(WHAT YOU HAVE TO DO) Repeat the lines that follow, leaving nothing out.
══════════════════════════════
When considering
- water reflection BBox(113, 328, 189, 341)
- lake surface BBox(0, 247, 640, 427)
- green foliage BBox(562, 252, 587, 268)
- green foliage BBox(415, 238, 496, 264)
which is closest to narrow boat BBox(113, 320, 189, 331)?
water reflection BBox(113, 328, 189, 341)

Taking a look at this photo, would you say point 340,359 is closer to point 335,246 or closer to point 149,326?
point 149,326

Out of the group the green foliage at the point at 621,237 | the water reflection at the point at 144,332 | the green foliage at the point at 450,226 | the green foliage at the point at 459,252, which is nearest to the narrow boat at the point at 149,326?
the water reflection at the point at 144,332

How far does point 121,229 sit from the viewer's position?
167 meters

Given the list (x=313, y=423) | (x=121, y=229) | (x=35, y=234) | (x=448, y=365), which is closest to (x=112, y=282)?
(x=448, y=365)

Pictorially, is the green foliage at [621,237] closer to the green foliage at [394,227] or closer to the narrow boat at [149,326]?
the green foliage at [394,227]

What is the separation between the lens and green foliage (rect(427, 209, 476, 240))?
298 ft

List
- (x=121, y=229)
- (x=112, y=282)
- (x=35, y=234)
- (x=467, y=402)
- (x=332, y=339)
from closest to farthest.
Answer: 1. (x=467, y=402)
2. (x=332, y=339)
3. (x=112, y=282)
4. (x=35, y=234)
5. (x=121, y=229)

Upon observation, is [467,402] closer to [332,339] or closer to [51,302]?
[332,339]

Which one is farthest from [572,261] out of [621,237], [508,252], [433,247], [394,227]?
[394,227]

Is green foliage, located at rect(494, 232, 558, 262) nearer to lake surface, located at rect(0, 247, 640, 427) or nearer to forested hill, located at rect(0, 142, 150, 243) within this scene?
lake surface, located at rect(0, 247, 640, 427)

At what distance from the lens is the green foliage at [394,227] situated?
══════════════════════════════
(REPLY)
When considering
- water reflection BBox(113, 328, 189, 341)
- lake surface BBox(0, 247, 640, 427)
- green foliage BBox(562, 252, 587, 268)
- green foliage BBox(415, 238, 496, 264)
which is closest to narrow boat BBox(113, 320, 189, 331)?
water reflection BBox(113, 328, 189, 341)

Taking a look at this photo, would you say point 340,359 is closer to point 335,246 or closer to point 149,326?
point 149,326

Out of the group the green foliage at the point at 621,237 | the water reflection at the point at 144,332 | the green foliage at the point at 450,226 | the green foliage at the point at 459,252, which is nearest to the narrow boat at the point at 149,326?
the water reflection at the point at 144,332

How far does point 121,229 sit from the viewer's position?
167 meters

Given the list (x=313, y=423) | (x=121, y=229) | (x=35, y=234) | (x=448, y=365), which is closest to (x=112, y=282)?
(x=448, y=365)

Pictorially, is the green foliage at [621,237] closer to the green foliage at [394,227] or closer to the narrow boat at [149,326]?
the green foliage at [394,227]

What is the separation between the lens and green foliage (rect(427, 209, 476, 240))?
298 ft

List
- (x=121, y=229)
- (x=112, y=282)
- (x=35, y=234)
- (x=467, y=402)
- (x=332, y=339)
from closest to farthest.
Answer: 1. (x=467, y=402)
2. (x=332, y=339)
3. (x=112, y=282)
4. (x=35, y=234)
5. (x=121, y=229)

Upon observation, is [467,402] closer to [332,339] or closer to [51,302]?
[332,339]

Which one is farthest from [572,261] out of [621,237], [508,252], [433,247], [394,227]?
[394,227]

Is green foliage, located at rect(494, 232, 558, 262) nearer to lake surface, located at rect(0, 247, 640, 427) or nearer to forested hill, located at rect(0, 142, 150, 243) within this scene?
lake surface, located at rect(0, 247, 640, 427)

At what distance from the lens is the green foliage at [394,227] situated?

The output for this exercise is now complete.